DUTCH ISPS ISSUE WARNINGS TO FILE TRADERS
Five Internet service providers (ISPs) in the Netherlands have agreed
to send notices from the Brain Institute, the antipiracy arm of the
country's entertainment industries, to subscribers suspected of
illegally trading copyrighted music, movies, and software. The ISPs did
not go so far, however, as agreeing to disclose the identities of those
users to entertainment companies. Maaike Scholten, spokesperson for two
of the five ISPs, described the move as "a service, a warning to
clients that they are doing things that are against the law." In 2003,
the Dutch Supreme Court ruled that file-sharing applications are legal,
leaving copyright owners the option of pursuing individuals who use
such applications for copyright violations, as in the United States.
Tim Kuik, director of the Brain Institute, said his organization hopes
to reach settlements with illegal file traders but anticipates it will
be forced to file civil lawsuits against some.

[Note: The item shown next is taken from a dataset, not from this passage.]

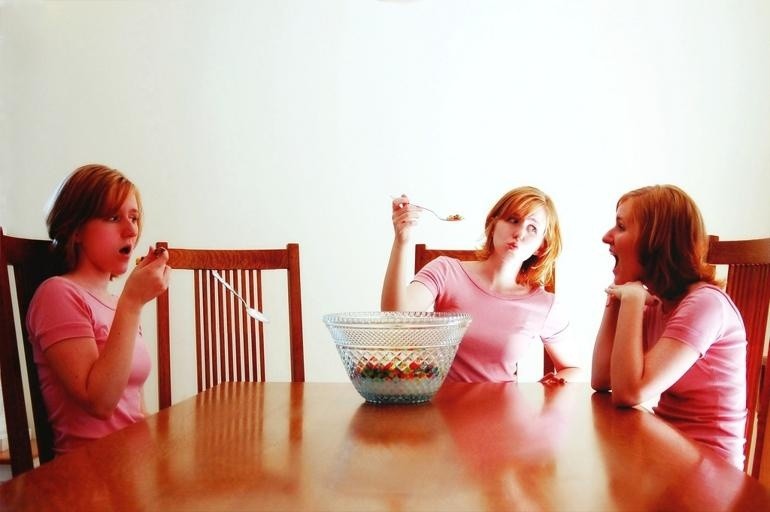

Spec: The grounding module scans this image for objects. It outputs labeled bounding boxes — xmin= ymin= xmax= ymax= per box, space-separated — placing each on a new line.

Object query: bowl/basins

Associated Press, 14 March 2005
http://www.usatoday.com/tech/world/2005-03-14-dutch-download_x.htm

SWEDEN RAIDS ISP FOR FILE TRADING
Police in Sweden raided the Stockholm offices of Bahnhof, the
country's largest and oldest Internet service provider (ISP), long
suspected of facilitating rampant copyright violations. According to
John Malcolm of the Motion Picture Association of America (MPAA), which
had urged Swedish authorities to carry out such a raid, Bahnhof
operated some of the largest and fastest servers in Europe. Of the four
servers seized in the raid, one is thought to be the largest pirate
server in Europe, according to the MPAA. Malcolm said the raid
uncovered evidence not only of organized piracy in Sweden but also of
such activity throughout Europe. Equipment seized in the raid
reportedly contained 1,800 digital movies, 5,000 software files, and
450,000 audio files.
Reuters, 11 March 2005
http://www.reuters.com/newsArticle.jhtml?storyID=7882727

CHICAGO LOOKS AT CITY-WIDE WI-FI
Officials in Chicago have authorized a study of the feasibility of a
city-wide wireless network, despite a bill in the state legislature
that would ban municipalities from acting as utilities for such
services. Reportedly at the urging of commercial broadband providers,
State Sen. Steven Rauschenberger introduced a bill that would forbid
cities from either offering broadband service or "reselling" such
service to a company that would then manage it. Alderman Edward Burke
said he would introduce legislation that would give the city the right
to install a broadband wireless network before the state could pass the
law that would prevent it. Christopher O'Brien, chief information
officer for Chicago, said a city-wide network would likely consist of
about 7,500 antennas on light poles and would cost more than $18
million. One option, said O'Brien, would be to enter into an agreement
with a company that would install and maintain the network and would
pay the city rent for the use of the light poles.